SpaceX successfully fired all 33 Raptor engines on the Super Heavy booster in a full-duration static fire test at Starbase, Texas, targeting Flight 13 of Starship for July 14 — three days from the broadcast date. Starship is designed to carry 100 to 150 metric tons to low Earth orbit, forming the foundation of NASA's Artemis lunar landing architecture and virtually every other ambitious near-term deep-space mission.
SpaceX's financial picture is more complicated than its engineering success narrative. Musk claimed this week the company could eventually be worth more than Earth — a statement analysts categorized as aspirational hyperbole — while SpaceX shares recently hit an all-time low, weighed down by billions in AI spending and accelerating quarterly losses. Analysts expect terrestrial compute contracts, using Starlink-adjacent satellite infrastructure for AI processing, to generate over 28 billion dollars this year, dwarfing launch and subscription revenue and making SpaceX, in a meaningful sense, an AI compute company that also launches rockets.
China recovered a rocket booster at sea using a net system this week, demonstrating independently developed reusability technology. Whether the approach matches the mass efficiency of SpaceX's mechanical-arm 'chopstick' system remains unproven, but the achievement confirms that the technical barriers to booster reuse are falling — with significant competitive implications for launch services pricing globally.
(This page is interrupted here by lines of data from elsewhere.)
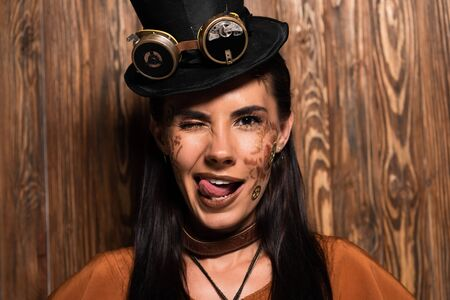 front view of smiling steampunk woman blinking and sticking out tongue on wooden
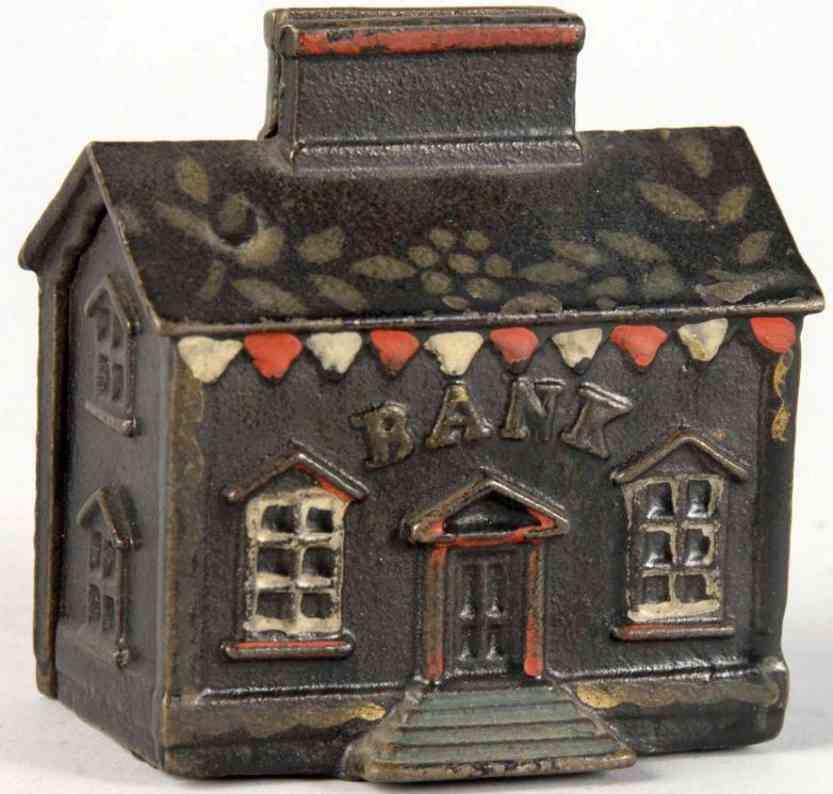 Gusseisernes Haus mit Kamin als Spardose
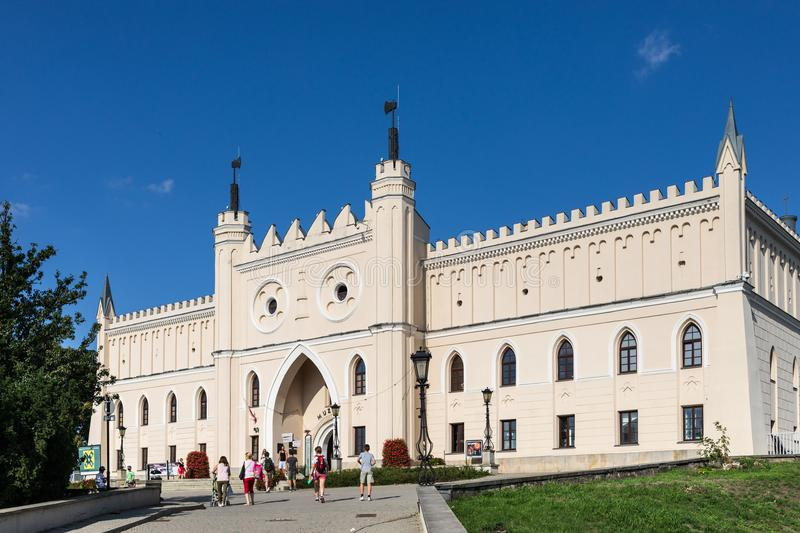 Royal Castle of Lublin, Poland. Lublin, Poland - Jul 27, 2018: Royal Castle of Lublin, bridge with tourists. The Lublin Castle is a medieval castle in Lublin royalty free stock images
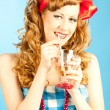 Portrait coquettish Lovely redhead pin-up girl drinks a drink fr — Stock Photo
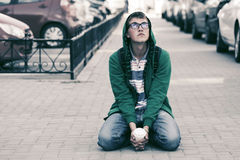 Muchacho adolescente triste en la depresión que se sienta en la acera Foto de archivo libre de regalías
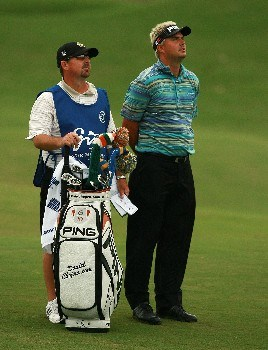 PORT SAINT LUCIE, FL - OCTOBER 25:  Daniel Chopra and his caddie Mitch Knox check the wind from the fairway on the ninth hole during the Ginn Sur Mer Classic at Tesoro on October 25, 2007 in Port Saint Lucie, Florida.  (Photo by Doug Benc/Getty Images)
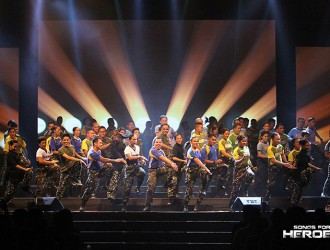 Dancing for fellow defenders. Selected members of the AFP and PNP join forces for a production number during the benefit concert, Songs for Heroes 2.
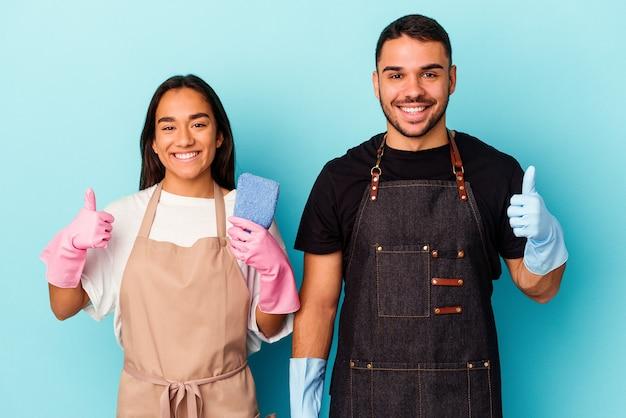 Jong gemengd ras paar schoonmaken huis geïsoleerd op blauwe achtergrond glimlachend en duim omhoog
Tesla dismantled its entire Model S and Model X production line in 46 days to make room for Optimus humanoid robot manufacturing, releasing a time-lapse video of the clearing. Production is targeting late July. Analysts drew comparisons to early iPhone adoption curves, arguing Tesla's autonomy and robotics stack might follow a similar S-curve trajectory — though the decision to exit the premium sedan market coincides with a broader 25.1 percent contraction in battery EV sales in the first half of 2026, raising questions about the timing of the pivot.
New York City adopted a 'click to cancel' subscription rule requiring cancellations to be as easy as sign-ups, filling a federal regulatory vacuum after the FTC's version of the rule was struck down in court. Google VP Josh Woodward publicly solicited and published user complaints about the Gemini app on X, committing to fix most of the top ten issues — an unusual exercise in public product accountability that creates meaningful transparency but also measurable risk if resolution timelines slip.